La vecchia è maestra, la ragazza apprendista. E questo è quanto.

*
Deserto, montagna, tela di ragno.

Il sole si congeda da dietro le cime e con l’allungarsi delle ombre si appressa il peso della notte. Spossatezza della luce che cede piano in fulgore di rosa e arancione gettato sulla neve. E poi il freddo, sempre il freddo, che sale lento dalla terra e abbraccia ogni cosa fino al risveglio.

Vieni, dice la vecchia, torniamo a ravvivare il fuoco.

E nella casupola di pietra e legno il canto della fiamma frena il gioco imprudente dell’immaginazione. La ragazza siede per terra e nell’aritmia della luce si confonde con tutte le sfumature del buio finché il cuore le cessa di battere l’ansia.

*
Ogni volta che le si freddano le mani le salgono gli incubi. Pece violacea e malinconica trascinata a riva in risacca rabbiosa. Le prende dapprima le dita e i polsi, poi le braccia fino alle tempie e quel punto acuto dietro gli occhi. Prurito elettrico e morso veloce del ragno. Abbassa dunque le palpebre e dalla melassa scura dell’incubo vede la maschera deforme di se stessa gridare e gridare il dolore di tutto ciò che è andato, di tutto ciò che non sarebbe mai stato. Eppure nel veleno c’è la cura, sebbene non sappia quale sia il suo male. Si corica quindi come con le febbri e attende che le si scaldino nuovamente le mani.

*
Neve, cime e ancora neve.

Gli alberi come spilli di ghiaccio conficcati nella carne cianotica del cielo. Sul limitare del bianco giace riverso un cadavere. Un punto di sagoma lontano, indistinguibile. Uomo o donna. Ragazzo o ragazza. Forse un animale. Il profilo nero disteso non ha nome ma solo la gravità della terra. Dalla finestra minuta ogni mattina lei lo guarda mentre la vecchia prepara con perizia il fuoco del nuovo giorno. Soffia con cautela di madre sulla brace in agonia di notte. Un eccesso di respiro e morirebbe.

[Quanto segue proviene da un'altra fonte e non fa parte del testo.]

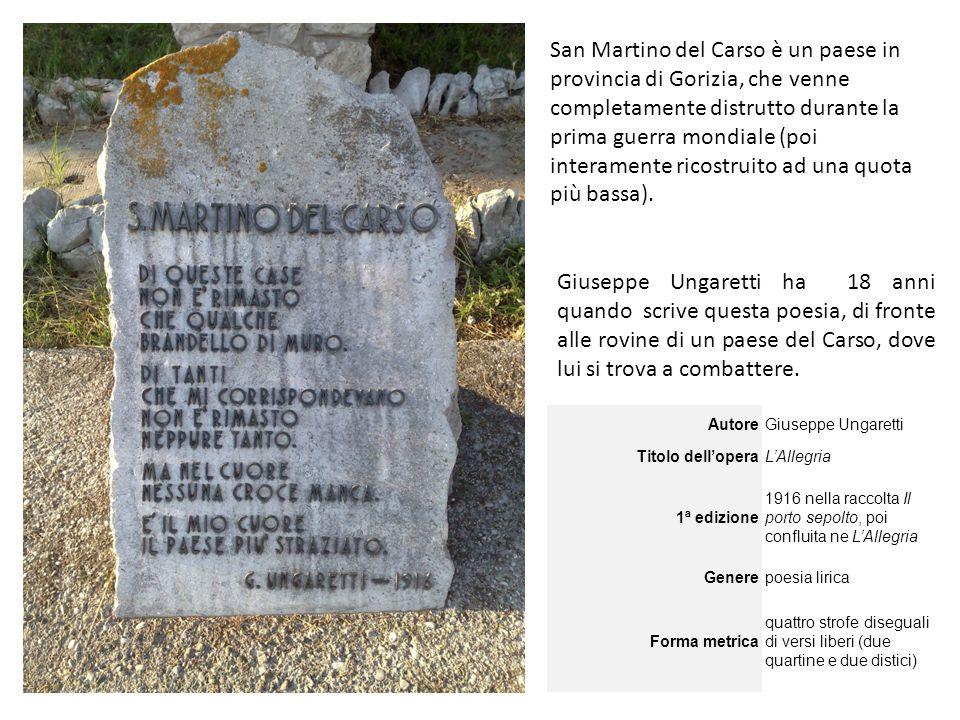 San Martino del Carso è un paese in provincia di Gorizia, che venne completamente distrutto durante la prima guerra mondiale (poi interamente ricostru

Quando finirà la neve non ci sarà né corpo né memoria del corpo, dice la vecchia col petto esausto mentre prende a scoppiettare la fiamma.

*
Come si guarisce dal freddo? si chiede in continuazione.

Lo sente crescere nelle gambe e assecondarle i movimenti del petto come la mano che accarezza con timore per prendere confidenza. Il fuoco minuto si agita serpentino. Un piccolo fuoco per una piccola casa che non è la sua casa perché è sempre freddo. Non sa bene cosa ci faccia lì, né come ci sia arrivata. Ha un vago ricordo della strada, della notte, dei passi affaticati. C’era una città e c’erano persone. C’era il mondo e ora non c’è più. Solo il deserto bianco, le montagne silenziose, la tela dei ragni che brilla e brilla instancabile. E un corpo di ragazzo o ragazza che dorme per sempre nell’angolo più remoto dello sguardo.

*
Non ha mai visto un cristallo di neve. O così ricorda. Forse tempo addietro qualcuno le disse che non ne esistono due uguali. Le pare una nozione tanto buffa quanto inutile. L’idea stessa di quella vastità di forme invisibili la confonde e l’inquieta. Non coglie il senso di un tale sforzo volto a qualcosa di così effimero. Suppone ci sia una verità celata in tanta operosità andata a male. Una lezione, forse, che decifrata spiegherebbe i moti di ciò che la guida, di ciò che la circonda. Ma poi cosa importa: quanto dura un cristallo di neve o un dubbio?

*
Ogni giorno è lo stesso giorno.

Il vento sulla vallata occupa i timpani e sui picchi taglienti si addensa in congiura la tormenta, che è sempre la stessa. La vecchia fila e fila la seta argentata del ragno nel cuneo di luce dell’unica finestrella. Non un suono ma il solo frusciare segreto delle mani in opera. Ha gli occhi incavati, la vecchia. Come chi veglia sugli incubi o conta i giorni che mancano alla morte. Come chi è amico dei corvi e riposa soltanto nell’insonnia. Di tanto in tanto alza lo sguardo e fissa il vetro e non vede altra cosa che il bianco.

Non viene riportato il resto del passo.